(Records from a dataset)
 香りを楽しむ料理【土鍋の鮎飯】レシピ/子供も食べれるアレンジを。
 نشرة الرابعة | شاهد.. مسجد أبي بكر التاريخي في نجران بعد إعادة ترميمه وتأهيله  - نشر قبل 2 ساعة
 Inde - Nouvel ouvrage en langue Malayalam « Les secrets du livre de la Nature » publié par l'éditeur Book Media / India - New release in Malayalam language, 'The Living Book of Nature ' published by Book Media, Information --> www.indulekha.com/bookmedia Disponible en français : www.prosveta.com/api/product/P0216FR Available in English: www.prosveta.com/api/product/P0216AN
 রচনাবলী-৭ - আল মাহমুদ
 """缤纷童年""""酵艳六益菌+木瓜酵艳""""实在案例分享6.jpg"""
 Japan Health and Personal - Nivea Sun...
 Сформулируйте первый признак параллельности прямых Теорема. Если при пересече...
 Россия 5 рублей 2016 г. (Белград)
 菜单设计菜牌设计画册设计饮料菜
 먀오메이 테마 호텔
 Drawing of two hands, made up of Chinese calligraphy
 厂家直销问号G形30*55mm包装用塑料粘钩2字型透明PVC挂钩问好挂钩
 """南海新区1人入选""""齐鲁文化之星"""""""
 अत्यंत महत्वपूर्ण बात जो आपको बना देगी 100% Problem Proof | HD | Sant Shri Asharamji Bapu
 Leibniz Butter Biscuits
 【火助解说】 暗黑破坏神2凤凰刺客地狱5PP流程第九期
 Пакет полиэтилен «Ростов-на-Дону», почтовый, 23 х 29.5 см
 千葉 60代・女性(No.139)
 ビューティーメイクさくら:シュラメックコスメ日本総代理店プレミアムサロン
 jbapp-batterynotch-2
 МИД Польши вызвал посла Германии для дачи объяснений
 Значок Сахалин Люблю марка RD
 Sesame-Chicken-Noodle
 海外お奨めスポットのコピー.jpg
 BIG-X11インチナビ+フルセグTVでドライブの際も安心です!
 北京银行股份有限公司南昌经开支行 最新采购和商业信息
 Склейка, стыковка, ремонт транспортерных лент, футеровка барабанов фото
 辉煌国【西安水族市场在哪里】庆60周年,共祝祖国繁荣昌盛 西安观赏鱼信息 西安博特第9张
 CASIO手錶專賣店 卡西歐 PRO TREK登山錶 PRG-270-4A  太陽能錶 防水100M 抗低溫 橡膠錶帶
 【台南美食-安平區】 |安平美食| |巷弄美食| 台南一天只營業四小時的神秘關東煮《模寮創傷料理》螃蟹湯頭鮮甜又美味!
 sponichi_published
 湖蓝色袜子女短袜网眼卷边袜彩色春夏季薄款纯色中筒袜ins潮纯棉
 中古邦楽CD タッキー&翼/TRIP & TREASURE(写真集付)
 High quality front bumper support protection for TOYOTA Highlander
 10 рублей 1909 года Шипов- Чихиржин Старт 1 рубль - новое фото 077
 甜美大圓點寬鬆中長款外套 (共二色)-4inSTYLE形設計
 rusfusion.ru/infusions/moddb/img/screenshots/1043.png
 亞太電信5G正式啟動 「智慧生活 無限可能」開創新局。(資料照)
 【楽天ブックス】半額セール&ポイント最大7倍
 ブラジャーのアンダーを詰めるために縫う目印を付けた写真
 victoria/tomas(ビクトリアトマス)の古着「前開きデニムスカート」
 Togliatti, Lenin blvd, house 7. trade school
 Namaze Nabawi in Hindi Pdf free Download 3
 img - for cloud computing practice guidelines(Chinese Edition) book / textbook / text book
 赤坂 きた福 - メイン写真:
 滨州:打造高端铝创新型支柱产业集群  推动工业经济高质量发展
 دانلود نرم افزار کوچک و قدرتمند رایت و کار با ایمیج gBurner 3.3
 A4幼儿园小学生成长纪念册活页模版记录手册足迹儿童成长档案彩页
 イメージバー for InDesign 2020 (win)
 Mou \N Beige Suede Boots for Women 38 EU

**TASK DESCRIPTION**
In the data above, start at the line that has "亞太電信5G正式啟動 「智慧生活 無限可能」開創新局。(資料照)", stop after the line that has "دانلود نرم افزار", and print every line in between exactly as it stands.

**ANSWER SECTION**
 亞太電信5G正式啟動 「智慧生活 無限可能」開創新局。(資料照)
 【楽天ブックス】半額セール&ポイント最大7倍
 ブラジャーのアンダーを詰めるために縫う目印を付けた写真
 victoria/tomas(ビクトリアトマス)の古着「前開きデニムスカート」
 Togliatti, Lenin blvd, house 7. trade school
 Namaze Nabawi in Hindi Pdf free Download 3
 img - for cloud computing practice guidelines(Chinese Edition) book / textbook / text book
 赤坂 きた福 - メイン写真:
 滨州:打造高端铝创新型支柱产业集群  推动工业经济高质量发展
 دانلود نرم افزار کوچک و قدرتمند رایت و کار با ایمیج gBurner 3.3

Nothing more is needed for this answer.